◆ Text under study:
Content starts

Holyrood Abbey is located next to the Palace of Holyroodhouse, built by James IV of Scotland in 1501, which became the official residence of the Monarch of the United Kingdom situated in Edinburgh, Scotland. The Abbey started operation in 1128, with various rounds of destruction and reconstruction over the centuries. It has been used as the Parliament of Scotland, the site of coronations, royal weddings, and the location of royal tombs. During a storm in 1768 the roof collapsed, leaving the abbey as it currently stands.

Daguerre, who worked at the time as a stage designer for the theatre, was enamored by dioramas and the contrast of light and shadow. Although it is not known whether Daguerre visited the abbey in person, he created and exhibited a diorama of Holyrood Abbey (along with many other dioramas) in Paris around 1824. The diorama measured 70 ft wide. When lit from behind, a small figure could be seen inside the chapel.

Real-life ruins inspired Daguerre, and he used the Holyrood Abbey ruins as a source of inspiration for two paintings, both with the same title. The first painting had the same figure from the diorama visiting the grave of her friend. Daguerre was able to study the way the light hit the interior of the ruins by emulating the scenario with his diorama.

==Description==
The painting depicts the ruins of Holyrood Abbey during a moonlit scene, which was a popular attraction (in real life) for visitors to the abbey at the time. The perspective and scale of the ruins was altered slightly to fit the walls onto the canvas.

==In Literature==

Letitia Elizabeth Landon's poem Holyrood was written in response to a visit to the diorama in Regent's Park, London, in 1825.

==Mendelssohn==
In 1829, a young Felix Mendelssohn embarked on a concert tour which brought him to London. He then travelled north to tour Scotland, and visited Hollyrood Chapel, where he found the inspiration for his Symphony No. 3 in A Minor, Op. 56 "Scottish".

Content ends

◆ Work request: Copy the passage on Holyrood Abbey word for word, starting at "Real-life ruins inspired" and ending at "onto the canvas.".

Stored items:

Content starts

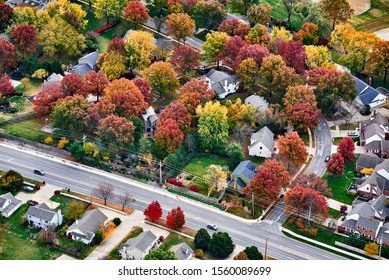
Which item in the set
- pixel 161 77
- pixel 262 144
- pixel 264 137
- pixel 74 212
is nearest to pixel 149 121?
pixel 161 77

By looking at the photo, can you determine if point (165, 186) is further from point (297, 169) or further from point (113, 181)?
point (297, 169)

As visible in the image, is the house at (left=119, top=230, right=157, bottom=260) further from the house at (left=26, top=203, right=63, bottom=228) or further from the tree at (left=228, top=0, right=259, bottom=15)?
the tree at (left=228, top=0, right=259, bottom=15)

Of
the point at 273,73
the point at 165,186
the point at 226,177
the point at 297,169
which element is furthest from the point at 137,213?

Content ends

◆ Finished exercise:
Real-life ruins inspired Daguerre, and he used the Holyrood Abbey ruins as a source of inspiration for two paintings, both with the same title. The first painting had the same figure from the diorama visiting the grave of her friend. Daguerre was able to study the way the light hit the interior of the ruins by emulating the scenario with his diorama.

==Description==
The painting depicts the ruins of Holyrood Abbey during a moonlit scene, which was a popular attraction (in real life) for visitors to the abbey at the time. The perspective and scale of the ruins was altered slightly to fit the walls onto the canvas.